== DOCUMENT SECTION ==

[Start of section]

The AP (2/8) reports, "Indiana Gov. Mitch Daniels and 20 other Republican governors are asking US Health and Human Services Secretary Kathleen Sebelius to make changes in parts of the federal healthcare overhaul that they feel put states at a disadvantage."
Fox News' Special Report (2/7, Baier) reported, "Already repealed in the House and on its way to the Supreme Court, the President's healthcare law is facing a new challenge" as 21 Republican governors are "pressing the Obama administration to make big changes" to it.
Politico (2/8, Kliff) reports, "Republican governors want HHS Secretary Kathleen Sebelius to make specific changes to the new health exchanges, and have threatened to pull back on running their own exchanges if their demands are not met." They wrote to Sebelius saying, "While we hope for your endorsement, if you do not agree, we will move forward with our own efforts regardless and HHS should begin making plans to run exchanges under its own auspices." In response to the letter, HHS spokeswoman Jessica Santillo said that since the healthcare law "was enacted, HHS has made resources available to the states to both plan and establish exchanges and made clear we will consider different models that fit states' needs. We look forward to continuing to build a constructive partnership with governors and state leaders."
The Hill (2/8, Millman) reports in its "Healthwatch" blog that the "21 Republican governors recommended six major improvements for state-run exchanges that would give the states more decision power," such as "the choice of which insurers can offer products; waive mandates and allow states to choose benefit rules; waive provisions discriminating against consumer-driven health plans, such as health savings accounts; allow the flexibility to move non-disabled Medicaid beneficiaries into exchanges; deliver a plan for verifying incomes and subsidy amounts for exchange participants; and commission a 'new and objective' assessment of how many people will enroll in exchanges and Medicaid as a result of the reform."
CQ HealthBeat (2/8, Adams, subscription required) reports, "The governors also warn federal officials that failure to give states more authority over the exchanges will mean 'HHS should begin making plans to run exchanges under its own auspices.' The law gives governors a choice of operating the exchanges themselves or allowing federal officials to run them."

[End of section]

== PROVIDED INFORMATION ==
[Start of section]

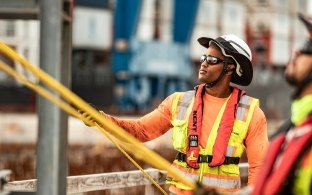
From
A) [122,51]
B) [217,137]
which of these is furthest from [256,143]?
[122,51]

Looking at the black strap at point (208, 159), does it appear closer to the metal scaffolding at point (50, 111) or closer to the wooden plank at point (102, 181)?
the wooden plank at point (102, 181)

[End of section]

== PROMPT ==
According to the news summary on the Republican governors' letter, how many major improvements for state-run exchanges did the governors recommend? The items are separate material and have no connection to the news summary.

== PROBLEM SOLUTION ==
Six.